Ich rate nur in besonders auffälligen Fällen dazu.
Welche wären das?
Wenn ein Mitarbeiter immer wieder an Brückentagen fehlt oder in den Sommerferien, wenn das Wetter so schön ist und die Kinder zu Hause sind, der Arbeitnehmer aber keinen Urlaub bekommen hat. Beliebte Tage zum Schwänzen sind auch Karneval und die Tage danach.
Was ist, wenn ein Arbeitnehmer am ersten Krankheitstag keinen Termin bei seinem Arzt bekommt?
Das kommt so gut wie nie vor, da jeder Hausarzt einmal am Tag eine offene Sprechstunde hat. Und eine Bescheinigung von dem Allgemeinmediziner reicht aus. Für den Krankenschein muss niemand zum Spezialarzt. Im Normalfall hat der Arbeitnehmer das Problem, wenn er nicht rechtzeitig das Attest beschafft.
Sie sagen im Normalfall. Was wäre denn ein Ausnahmefall?
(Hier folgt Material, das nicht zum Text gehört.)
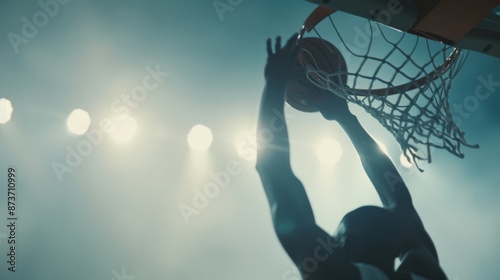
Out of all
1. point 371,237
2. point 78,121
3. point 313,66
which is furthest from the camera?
point 78,121

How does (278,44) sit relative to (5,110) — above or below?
below

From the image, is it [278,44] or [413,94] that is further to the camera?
[413,94]

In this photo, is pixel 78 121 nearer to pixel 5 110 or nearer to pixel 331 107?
pixel 5 110

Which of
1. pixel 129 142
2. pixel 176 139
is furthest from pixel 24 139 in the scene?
pixel 176 139

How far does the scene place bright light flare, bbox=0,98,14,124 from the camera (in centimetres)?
448

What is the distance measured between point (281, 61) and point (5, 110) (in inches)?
156

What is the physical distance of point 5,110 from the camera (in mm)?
4559

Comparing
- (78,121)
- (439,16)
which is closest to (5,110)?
(78,121)

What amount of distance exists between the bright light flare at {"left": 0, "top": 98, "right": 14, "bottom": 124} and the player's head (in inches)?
165

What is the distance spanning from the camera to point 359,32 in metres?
2.87

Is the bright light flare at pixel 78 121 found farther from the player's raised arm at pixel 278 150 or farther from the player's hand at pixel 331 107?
the player's raised arm at pixel 278 150

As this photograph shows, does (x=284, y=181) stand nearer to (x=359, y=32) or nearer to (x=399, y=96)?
(x=399, y=96)

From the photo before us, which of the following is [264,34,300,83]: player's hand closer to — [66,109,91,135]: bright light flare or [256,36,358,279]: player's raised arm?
[256,36,358,279]: player's raised arm

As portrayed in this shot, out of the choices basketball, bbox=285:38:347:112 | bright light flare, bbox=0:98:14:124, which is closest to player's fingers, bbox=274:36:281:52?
basketball, bbox=285:38:347:112
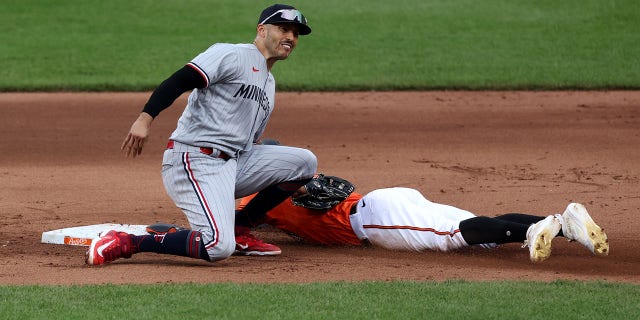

Nehmen wir an der Mitarbeiter hat eine Magen-Darm-Grippe und ist nicht in der Lage das Haus zu verlassen. In diesem Fall hätte der Arbeitnehmer seine Pflicht, eine Arbeitsunfähigkeitsbescheinigung zu beschaffen, nicht verletzt. Die Beweispflicht würde umgekehrt und der Arbeitgeber müsste dem Mitarbeiter wiederum nachweisen, dass er sehr wohl zum Arzt hätte gehen können. Die Arbeitnehmer sollten morgens am Telefon, wenn sie sich krankmelden, direkt sagen, dass sie aus diesen oder jenen Gründen nicht zum Arzt gehen können. Das wird in der Praxis dann meistens auch akzeptiert.
Was droht dem Arbeitnehmer, wenn er einfach keinen Krankenschein abgibt?
Das führt meistens zu einer Abmahnung, kann aber auch Grund für eine Kündigung sein.
Es gibt ja auch Fälle, bei denen ein Arzt nicht helfen kann, zum Beispiel wenn der Betroffene etwas Falsches gegessen hat. Dann muss der Arbeitnehmer ganz ohne Not zehn Euro Praxisgebühr zahlen. Kann er sich diese Ausgabe vom Arbeitgeber erstatten lassen?
Dieser Fall ist mir bislang noch nicht begegnet. Allerdinge halte ich eine Erstattung auf den ersten Blick für unwahrscheinlich. Ab 2013 wird die Praxisgebühr aber sowieso abgeschafft.